Superbe et viscérale expo de Kiki Smith chez Lelong. Immanquable !
Je la savais un peu sorcière l’Américain Kiki Smith, depuis sa grande expo, il y a un an, à la Monnaie, métamorphosée en forêt enchantée. Je la savais au fait d’étranges arcanes, brasseuse de mythes et de contes de fées, prenant parfois ses philtres dans les fluides du corps. Mais, en sortant de cette belle expo, à la fois concentrée (belle cohérence, j’y reviens tout de suite) et variée (gravure, dessins, sculpture, Kiki Smith est une artiste à toutes mains), je me dis qu’elle doit être alchimiste aussi. Je repense à ces mots d’un hermétiste du XIe siècle, Morien le Romain : « cette substance est extraite de vous et vous êtes son minerai. » Kiki Smith est tout entière là : son art, elle l’extrait de l’intérieur – From Inside, tel est le titre de l’expo, d’ailleurs.
Et ce n’est pas une métaphore : il s’agit bien de plonger au fond du corps, celui-ci étant, pour elle, un contenant – à l’image de ce Ice Man de 1995, en résine de polyester et fibre de verre. On est quelque part entre la crucifixion et ces corps de très lointains ancêtres conservés sous on ne sait quelles glaces. Mais, surtout, il y a cette couleur : chaude, ambrée, comme la promesse d’un trésor qui irradierait sous l’enveloppe charnelle. Alors Kiki Smith met les mains dans la matière humaine. Rien d’étonnant alors si, souvenir probable de Rodin, on trouve cet Arc de 2018, deux mains jointes de bronze et d’acier : c’est son outil, l’outil d’extraction par excellence.
Et voilà une série de dessins, crayon et craie sur papier.
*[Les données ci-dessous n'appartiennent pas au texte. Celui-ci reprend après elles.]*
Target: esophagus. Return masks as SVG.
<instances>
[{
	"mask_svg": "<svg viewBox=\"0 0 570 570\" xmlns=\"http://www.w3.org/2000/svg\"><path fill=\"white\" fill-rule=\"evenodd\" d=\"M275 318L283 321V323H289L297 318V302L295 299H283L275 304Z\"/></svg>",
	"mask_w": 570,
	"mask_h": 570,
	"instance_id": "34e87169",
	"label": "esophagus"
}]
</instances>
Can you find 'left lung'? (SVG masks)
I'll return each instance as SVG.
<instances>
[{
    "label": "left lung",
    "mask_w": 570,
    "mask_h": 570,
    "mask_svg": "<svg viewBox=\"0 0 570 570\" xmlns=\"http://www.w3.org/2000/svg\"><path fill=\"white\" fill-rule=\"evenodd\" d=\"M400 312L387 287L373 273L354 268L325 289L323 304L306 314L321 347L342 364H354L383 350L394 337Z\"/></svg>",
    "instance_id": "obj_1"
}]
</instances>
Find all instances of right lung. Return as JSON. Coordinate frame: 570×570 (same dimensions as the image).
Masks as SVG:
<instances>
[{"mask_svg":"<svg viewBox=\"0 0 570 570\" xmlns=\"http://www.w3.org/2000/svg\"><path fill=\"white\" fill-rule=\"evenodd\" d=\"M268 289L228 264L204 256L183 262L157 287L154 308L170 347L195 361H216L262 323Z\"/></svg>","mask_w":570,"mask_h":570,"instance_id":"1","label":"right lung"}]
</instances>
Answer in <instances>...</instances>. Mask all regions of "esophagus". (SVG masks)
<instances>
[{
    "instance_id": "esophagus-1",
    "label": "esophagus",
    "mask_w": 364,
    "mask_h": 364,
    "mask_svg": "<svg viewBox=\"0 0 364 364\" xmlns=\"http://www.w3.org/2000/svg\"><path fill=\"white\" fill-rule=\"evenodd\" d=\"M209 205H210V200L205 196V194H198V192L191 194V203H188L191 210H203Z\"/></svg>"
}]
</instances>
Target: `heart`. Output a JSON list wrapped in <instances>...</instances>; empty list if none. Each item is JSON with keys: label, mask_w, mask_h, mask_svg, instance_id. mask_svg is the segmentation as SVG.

Dessins ? Non, plutôt des fantômes de dessins (Avebury Drawing, tel est le titre générique de l’ensemble, d’Avebury, site néolithique rempli d’ondes païennes, comme des survivances spectrales) : ici un utérus, là un cerveau, mais ils semblent moins tracés sur le papier qu’y affleurer, s’inscrire à la surface comme s’ils remontaient – excavés depuis les profondeurs organiques, l’épaisseur de la chair. Mais Kiki Smith n’est pas une clinicienne. Elle prélève moins des organes qu’elle ne fouille le corps à la recherche de ce quelque chose qui dorait l’Ice Man.Kiki Smith est nourrie de christianisme. Alors peut-être est-ce l’éternelle substance divine qu’elle cherche à faire naître de nos entrailles, comme dans cet impressionnant Fallen (2 018), plaque sculptée de bronze qui évoque une grande silhouette biblique de William Blake en position fœtale. Accouchement du sacré ? Peut-être, mais Kiki Smith est une artiste. Prenez ce qu’elle fait ressortir d’une extraordinaire gravure en deux couleurs sur papier japonais où serpente un intestin, avec sa texture grumeleuse, ses renflements. Approchez-vous. Surmontez votre haut-le-cœur initial. Regardez comme, plié en accordéon, ce long tube rythme verticalement l’œuvre. Regardez les nuances de gris du fond, les stries plus sombres qui le capillarisent. L’œil joue, suit les lignes, assemble et dissemble les formes. Kiki Smith l’éventreuse suscite une pure expérience esthétique.
Expo Kiki Smith, From Inside, jusqu’au 13 juillet, galerie Lelong & Co.